Generative search is increasingly being portrayed as the future of how we search the web, in which embeddings and other mechanisms are used to retrieve search results and Large Language Models (LLMs) are used to then summarize those results for human consumption, blending and synthesizing their findings into a single cohesive narrative. In reality, these efforts often struggle to discern intent and distinguish between the same word used in different contexts, such as "comet" as an astronomical body or a bathroom cleaner. Hallucination has received a fair amount of attention, but an equally concerning area for enterprise use is plagiarism: just how much of the text created by these summarization engines is novel never-before-written narrative versus how much is simply copy-pasted verbatim from across the web, uncredited? A recent generative search for plant care illustrates that in some cases, almost the entire generative result may simply be plagiarized – raising the question of whether generative search LLMs are tuned for theft over creation or whether, in a web comprised of the collective output of much of the (at least Western) world, every possible sentence that could ever be written has already been published?
Needing to refresh my memory on caring for peace lilies recently, I ran a search on a major generative search engine for "how to care for peace lilies?" This yielded the reasonable-sounding summary:
Peace lilies need consistently moist soil, but they don't like to sit in standing water. When the top inch of soil is dry, water the plant until the overflow starts to come out of the bottom of the container. Wait until it stops draining, then set the pot back in its saucer. Peace lilies do well in low-light situations, even flowering with as little as two to four hours of sunlight per day. For best flowering, give them bright, indirect light (not direct sunlight). Peace lilies love humidity, so mist yours every few days or keep her in a humid room, like a kitchen or bathroom. Peace lilies do best in temperatures upwards of 21 degrees. Keep them away from cold drafts and windows during cold weather. Peace lilies don't need a ton of fertilizer. Feed with a balanced houseplant fertilizer, such as 20-20-20, every six to eight weeks during the spring and summer growing season. Deadhead spent blooms and dust or wipe the leaves regularly to ensure they photosynthesise well.

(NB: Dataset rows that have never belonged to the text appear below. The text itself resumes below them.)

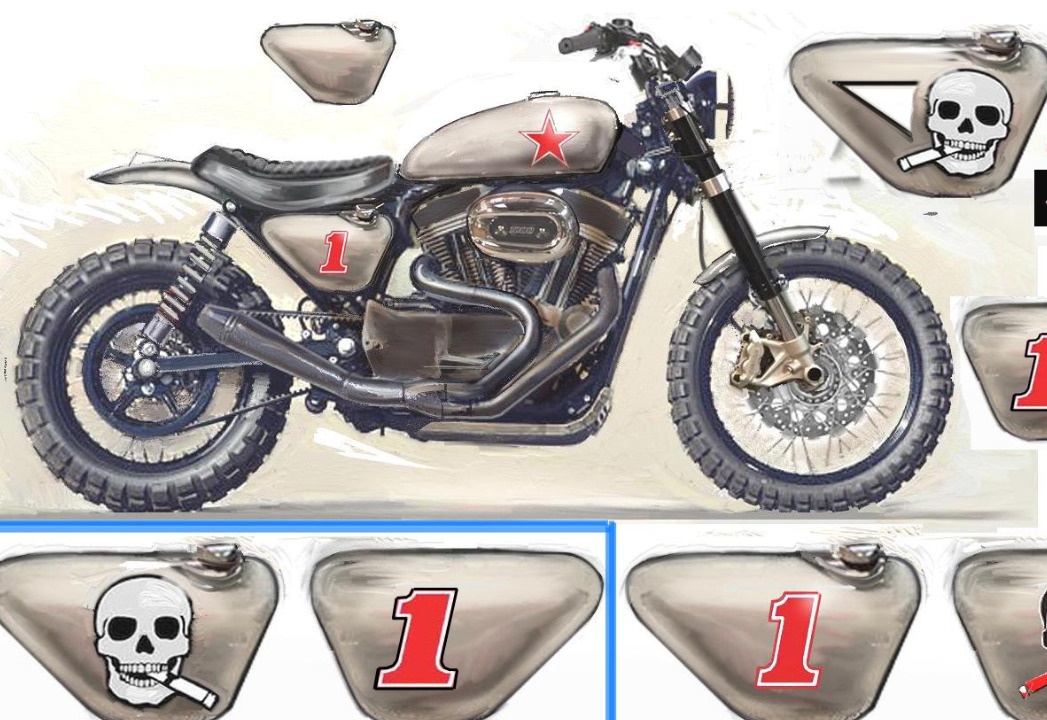 Moto Therapy Design Sportster 1200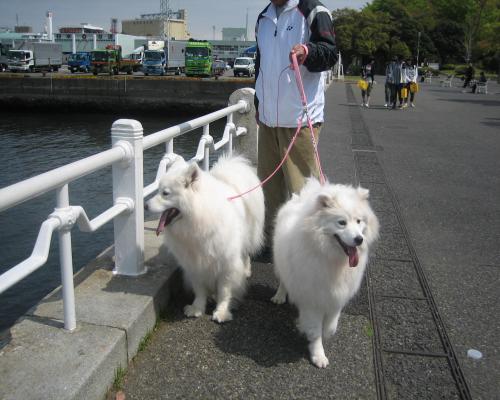 2011 4月21日 横浜 2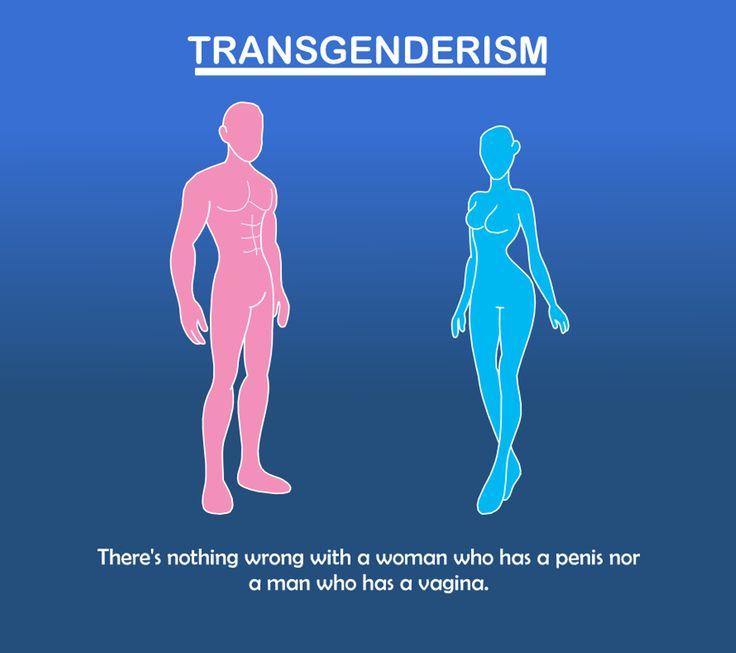 Transgender anatomy pictures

As I quickly skimmed the summary to assess its accuracy, I paused: the text seemed extremely familiar. I instantly recognized nearly verbatim passages from articles I had already read from sites like Gardener's World and House Beautiful, piquing my curiosity as to just how much of a generative search summary may simply be effectively copy-pasted from across the web, with only the most minimal of changes.
Let's take the summary above and break it into sentences (in a few cases we keep multiple sentences together when they appear as a verbatim passage across the web):
- Peace lilies need consistently moist soil, but they don't like to sit in standing water. When the top inch of soil is dry, water the plant until the overflow starts to come out of the bottom of the container. Wait until it stops draining, then set the pot back in its saucer.
- Peace lilies do well in low-light situations, even flowering with as little as two to four hours of sunlight per day.
- For best flowering, give them bright, indirect light (not direct sunlight).
- Peace lilies love humidity, so mist yours every few days or keep her in a humid room, like a kitchen or bathroom.
- Peace lilies do best in temperatures upwards of 21 degrees. Keep them away from cold drafts and windows during cold weather.
- Peace lilies don't need a ton of fertilizer. Feed with a balanced houseplant fertilizer, such as 20-20-20, every six to eight weeks during the spring and summer growing season.
- Deadhead spent blooms and dust or wipe the leaves regularly to ensure they photosynthesise well.
Now, for each passage, we'll use the same search engine that produced the generative summary to search for each sentence to see if that passage previously appeared anywhere across the web.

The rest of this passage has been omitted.